━━━ Materials provided ━━━
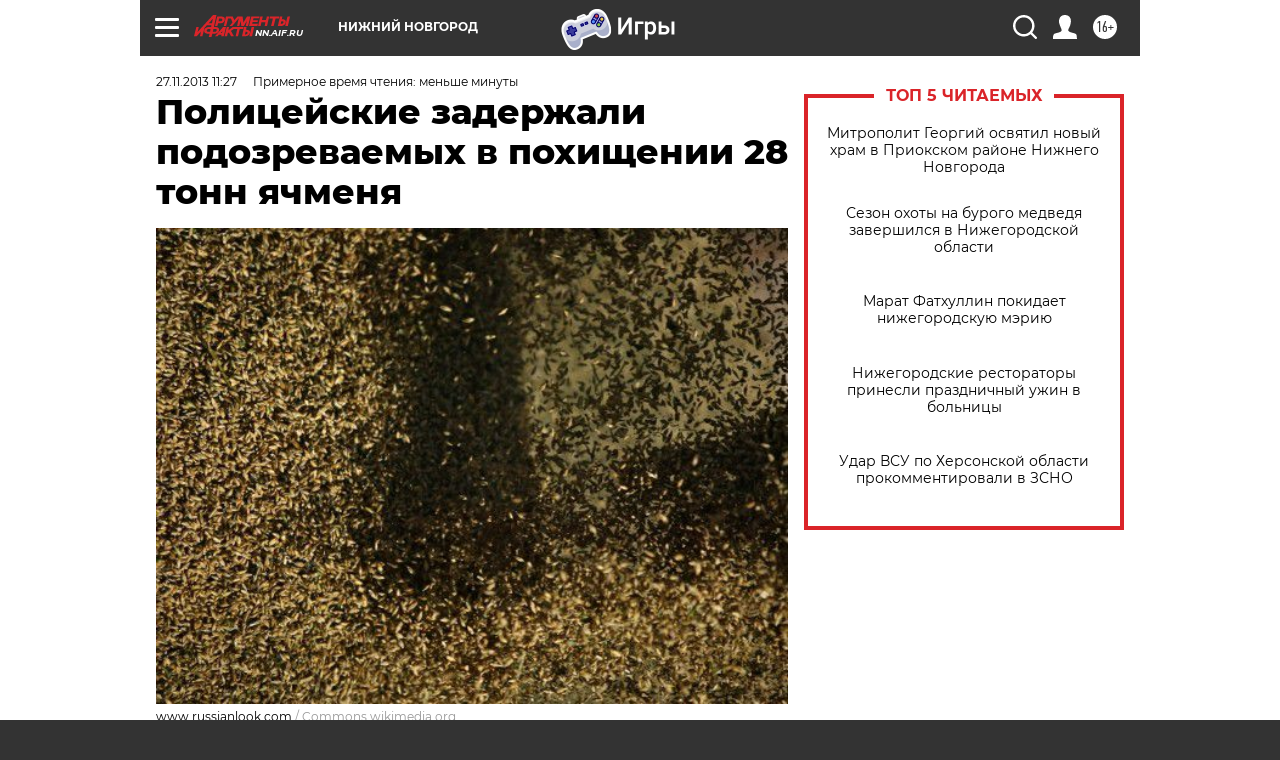

--- FILE ---
content_type: text/html
request_url: https://tns-counter.ru/nc01a**R%3Eundefined*aif_ru/ru/UTF-8/tmsec=aif_ru/299201621***
body_size: -71
content:
FB1D71316956BB27X1767291687:FB1D71316956BB27X1767291687

--- FILE ---
content_type: application/javascript
request_url: https://smi2.ru/counter/settings?payload=CIyLAhj9oKzWtzM6JDg5MTNmOTgxLTlhZWItNGNhOC1hZGZhLTExNDk4NTM1MGQ2OQ&cb=_callbacks____0mjvrub3v
body_size: 1518
content:
_callbacks____0mjvrub3v("[base64]");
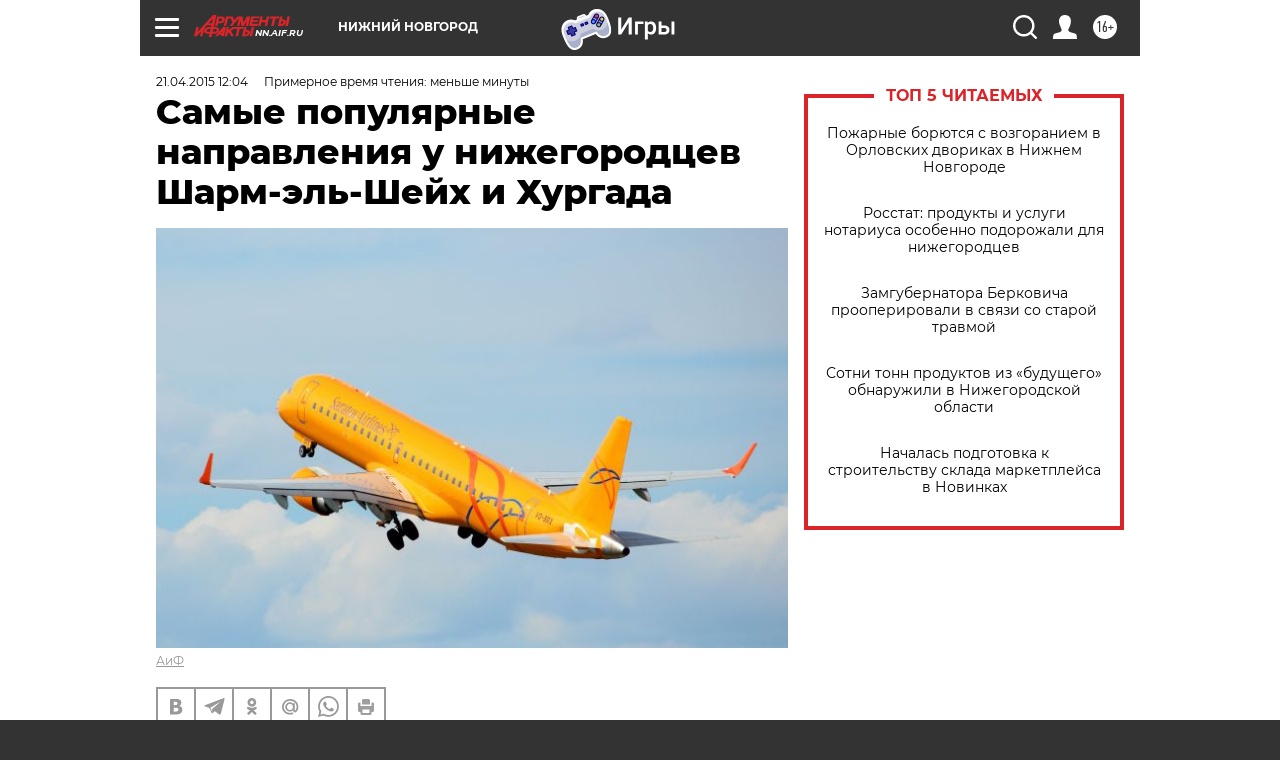

--- FILE ---
content_type: text/html
request_url: https://tns-counter.ru/nc01a**R%3Eundefined*aif_ru/ru/UTF-8/tmsec=aif_ru/115511258***
body_size: -71
content:
5D6D770369748261X1769243233:5D6D770369748261X1769243233

--- FILE ---
content_type: application/javascript
request_url: https://smi2.ru/counter/settings?payload=CIyLAhjXnfX4vjM6JDFiZDhjN2VmLWQ0NTctNDIzNy1hMGVlLWI4M2IzMDQ2MDhjZQ&cb=_callbacks____0mks1qqgj
body_size: 1517
content:
_callbacks____0mks1qqgj("[base64]");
━━━
Work instructions
Retype the records above exactly, pictures omitted.

Task response
--- FILE ---
content_type: text/html
request_url: https://tns-counter.ru/nc01a**R%3Eundefined*aif_ru/ru/UTF-8/tmsec=aif_ru/299201621***
body_size: -71
content:
FB1D71316956BB27X1767291687:FB1D71316956BB27X1767291687

--- FILE ---
content_type: application/javascript
request_url: https://smi2.ru/counter/settings?payload=CIyLAhj9oKzWtzM6JDg5MTNmOTgxLTlhZWItNGNhOC1hZGZhLTExNDk4NTM1MGQ2OQ&cb=_callbacks____0mjvrub3v
body_size: 1518
content:
_callbacks____0mjvrub3v("[base64]");

--- FILE ---
content_type: text/html
request_url: https://tns-counter.ru/nc01a**R%3Eundefined*aif_ru/ru/UTF-8/tmsec=aif_ru/115511258***
body_size: -71
content:
5D6D770369748261X1769243233:5D6D770369748261X1769243233

--- FILE ---
content_type: application/javascript
request_url: https://smi2.ru/counter/settings?payload=CIyLAhjXnfX4vjM6JDFiZDhjN2VmLWQ0NTctNDIzNy1hMGVlLWI4M2IzMDQ2MDhjZQ&cb=_callbacks____0mks1qqgj
body_size: 1517
content:
_callbacks____0mks1qqgj("[base64]");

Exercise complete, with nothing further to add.